The COVID-19 pandemic research published in Wiener klinische Wochenschrift, which examined how delayed treatment during strict lockdown measures affected patient outcomes in time-sensitive nerve surgery cases, introduces a sobering but important dimension. The study underscores that neurological and physiological recovery processes are not infinitely patient — timing matters, and delays in accessing appropriate care can meaningfully impact outcomes. For families navigating addiction, this parallel is instructive. Waiting for a loved one to "hit bottom" before seeking help, or delaying connection to evidence-based treatment while hoping the problem resolves on its own, may allow neurological patterns of addiction to deepen and stabilize further. The emerging science suggests that earlier, more proactive engagement with treatment — when synaptic patterns remain more malleable — may be meaningfully advantageous.
What emerges from reading these sources together is a coherent and deeply human narrative about the nature of change. The brain is not a fixed machine; it is a living, adaptive system that continuously reorganizes itself in response to experience, intervention, and relationship. Addiction hijacks this adaptability with devastating efficiency, forming memories of extraordinary power and persistence. But the very mechanisms that make addictive memory so durable are also the mechanisms that make recovery possible. Research like Beregovoy's on myelopeptide MP5 represents the frontier of an effort to work with the brain's own architecture rather than against it — to accelerate the natural process of extinction and restoration that behavioral recovery seeks to support.
For families, this synthesis carries a message that is both clarifying and liberating. When a loved one struggles with relapse, they are not demonstrating indifference to the suffering of those around them. They are navigating a neurological landscape in which powerful memories, laid down in the hippocampus and reinforced over years, are being triggered by cues that may not even be consciously recognized. Understanding this does not remove accountability, but it radically reframes what accountability means — and it points families away from shame-based confrontation and toward patient, informed, and structurally supportive engagement.
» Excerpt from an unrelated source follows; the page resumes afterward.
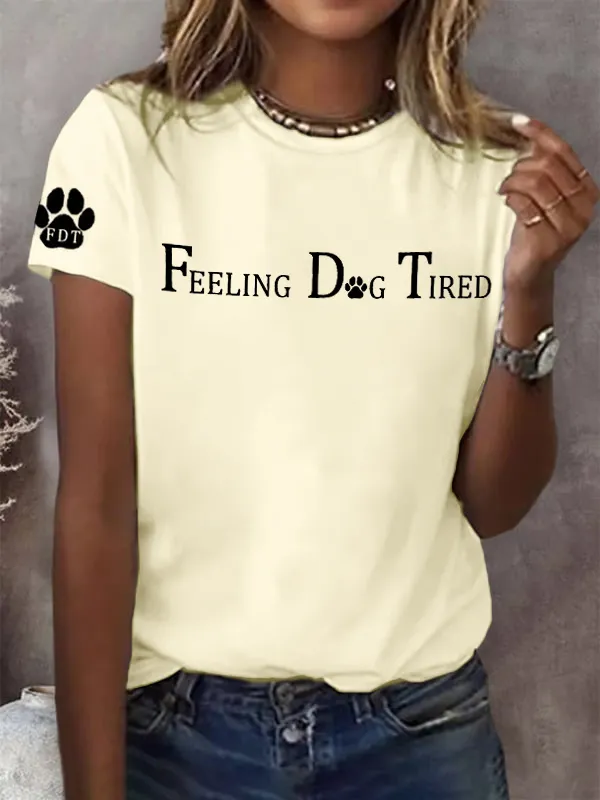 Women'S T-Shirt Women'S Feeling Dog Tired Print Round Neck T-Shirt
The science of addictive memory is advancing, and with it, the foundation for a more compassionate public and family understanding of relapse and recovery. The research explored here reinforces what FAHU has long maintained: facing addiction with hope and understanding is not a soft or naive position. It is the position most rigorously supported by evidence. The brain can change. Memory can be extinguished. New pathways can be built. Families who choose to walk alongside their loved ones with patience, knowledge, and sustained compassion are not passive bystanders — they are, in the most literal neurological sense, participants in the conditions that make healing possible.